◆ Stated goal ◆
The line containing "Looking at this" marks where to begin; quote it and every line after it through the end of the data, exactly as written.

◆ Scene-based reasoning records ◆
(begin)
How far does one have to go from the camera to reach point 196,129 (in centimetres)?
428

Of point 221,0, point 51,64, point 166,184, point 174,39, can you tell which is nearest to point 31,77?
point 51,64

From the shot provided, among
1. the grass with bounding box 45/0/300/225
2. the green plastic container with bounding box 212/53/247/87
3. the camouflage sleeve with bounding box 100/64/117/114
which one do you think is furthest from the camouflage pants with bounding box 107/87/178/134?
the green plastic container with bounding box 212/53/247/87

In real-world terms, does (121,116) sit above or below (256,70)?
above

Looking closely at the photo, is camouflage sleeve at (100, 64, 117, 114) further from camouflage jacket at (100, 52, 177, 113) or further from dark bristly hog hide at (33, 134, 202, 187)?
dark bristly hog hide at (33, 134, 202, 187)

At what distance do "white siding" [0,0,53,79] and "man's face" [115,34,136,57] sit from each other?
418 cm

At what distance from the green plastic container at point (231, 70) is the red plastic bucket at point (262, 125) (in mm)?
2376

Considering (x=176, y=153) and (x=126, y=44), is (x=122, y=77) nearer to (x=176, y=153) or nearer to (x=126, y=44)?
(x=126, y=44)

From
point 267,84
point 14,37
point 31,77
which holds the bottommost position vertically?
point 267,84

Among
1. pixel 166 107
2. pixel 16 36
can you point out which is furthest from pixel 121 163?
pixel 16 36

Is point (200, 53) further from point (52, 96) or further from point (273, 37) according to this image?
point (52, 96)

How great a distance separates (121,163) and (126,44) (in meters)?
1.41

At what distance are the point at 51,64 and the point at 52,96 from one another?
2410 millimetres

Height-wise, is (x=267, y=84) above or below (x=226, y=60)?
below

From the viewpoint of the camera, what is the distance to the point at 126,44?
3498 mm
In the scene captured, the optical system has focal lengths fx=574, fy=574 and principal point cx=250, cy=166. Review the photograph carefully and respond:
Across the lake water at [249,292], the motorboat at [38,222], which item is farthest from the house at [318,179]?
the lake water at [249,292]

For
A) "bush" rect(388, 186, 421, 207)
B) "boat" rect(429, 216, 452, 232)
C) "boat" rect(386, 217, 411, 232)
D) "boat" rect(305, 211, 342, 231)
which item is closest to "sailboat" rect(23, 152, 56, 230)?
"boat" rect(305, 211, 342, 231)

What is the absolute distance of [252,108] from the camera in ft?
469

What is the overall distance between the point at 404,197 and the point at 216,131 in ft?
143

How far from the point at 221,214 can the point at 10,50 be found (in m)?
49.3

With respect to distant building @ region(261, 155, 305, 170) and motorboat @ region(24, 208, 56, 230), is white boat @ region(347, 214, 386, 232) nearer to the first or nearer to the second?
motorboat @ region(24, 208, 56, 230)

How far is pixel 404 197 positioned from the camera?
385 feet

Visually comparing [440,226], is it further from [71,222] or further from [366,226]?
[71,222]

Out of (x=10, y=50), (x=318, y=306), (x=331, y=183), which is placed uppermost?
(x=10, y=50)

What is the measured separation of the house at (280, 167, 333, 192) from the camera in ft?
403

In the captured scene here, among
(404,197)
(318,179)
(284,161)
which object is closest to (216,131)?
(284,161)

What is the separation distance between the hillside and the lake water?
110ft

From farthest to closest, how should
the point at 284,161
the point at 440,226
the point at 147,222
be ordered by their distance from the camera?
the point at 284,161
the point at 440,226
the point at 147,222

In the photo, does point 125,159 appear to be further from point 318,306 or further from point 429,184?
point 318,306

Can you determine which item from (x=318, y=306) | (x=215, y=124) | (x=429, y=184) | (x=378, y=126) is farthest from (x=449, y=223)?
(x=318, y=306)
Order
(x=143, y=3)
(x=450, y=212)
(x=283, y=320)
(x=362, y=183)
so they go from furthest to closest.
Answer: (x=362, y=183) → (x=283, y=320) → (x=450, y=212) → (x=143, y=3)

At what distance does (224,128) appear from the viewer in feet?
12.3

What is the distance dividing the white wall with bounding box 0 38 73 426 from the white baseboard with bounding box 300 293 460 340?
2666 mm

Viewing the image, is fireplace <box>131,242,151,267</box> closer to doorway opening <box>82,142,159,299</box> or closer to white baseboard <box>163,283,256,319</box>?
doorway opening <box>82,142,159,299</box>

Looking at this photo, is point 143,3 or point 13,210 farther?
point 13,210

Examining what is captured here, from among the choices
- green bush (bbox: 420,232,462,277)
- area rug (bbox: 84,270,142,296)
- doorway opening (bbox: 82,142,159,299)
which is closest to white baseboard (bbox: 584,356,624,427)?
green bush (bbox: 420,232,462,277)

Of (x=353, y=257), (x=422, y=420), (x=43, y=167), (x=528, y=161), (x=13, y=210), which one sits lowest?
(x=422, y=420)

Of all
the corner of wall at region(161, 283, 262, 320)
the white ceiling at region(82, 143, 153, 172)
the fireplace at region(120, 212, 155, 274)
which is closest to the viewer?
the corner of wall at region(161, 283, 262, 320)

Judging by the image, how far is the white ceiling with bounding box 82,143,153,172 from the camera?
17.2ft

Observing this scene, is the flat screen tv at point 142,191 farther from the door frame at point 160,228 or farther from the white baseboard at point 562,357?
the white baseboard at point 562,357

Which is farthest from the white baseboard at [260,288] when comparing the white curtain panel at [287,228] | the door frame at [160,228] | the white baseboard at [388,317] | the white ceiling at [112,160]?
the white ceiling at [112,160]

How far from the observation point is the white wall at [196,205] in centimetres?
(end)
◆ Answer ◆
Looking at this photo, is point 143,3 or point 13,210 farther?
point 13,210

Examining what is captured here, from among the choices
- green bush (bbox: 420,232,462,277)
- area rug (bbox: 84,270,142,296)
- doorway opening (bbox: 82,142,159,299)
which is closest to white baseboard (bbox: 584,356,624,427)?
green bush (bbox: 420,232,462,277)

Of (x=353, y=257), (x=422, y=420), (x=43, y=167), (x=528, y=161), (x=13, y=210), which one sits lowest?
(x=422, y=420)

Of all
the corner of wall at region(161, 283, 262, 320)
the white ceiling at region(82, 143, 153, 172)
the fireplace at region(120, 212, 155, 274)
which is closest to the viewer?
the corner of wall at region(161, 283, 262, 320)

Judging by the image, how far is the white ceiling with bounding box 82,143,153,172 from the camera?
17.2ft

Observing this scene, is the flat screen tv at point 142,191 farther from the door frame at point 160,228 or farther from the white baseboard at point 562,357?
the white baseboard at point 562,357

Which is farthest from the white baseboard at [260,288] when comparing the white curtain panel at [287,228] | the door frame at [160,228] | the white baseboard at [388,317] | the white ceiling at [112,160]?
the white ceiling at [112,160]

How far from the observation point is the white wall at [196,205] in centimetres?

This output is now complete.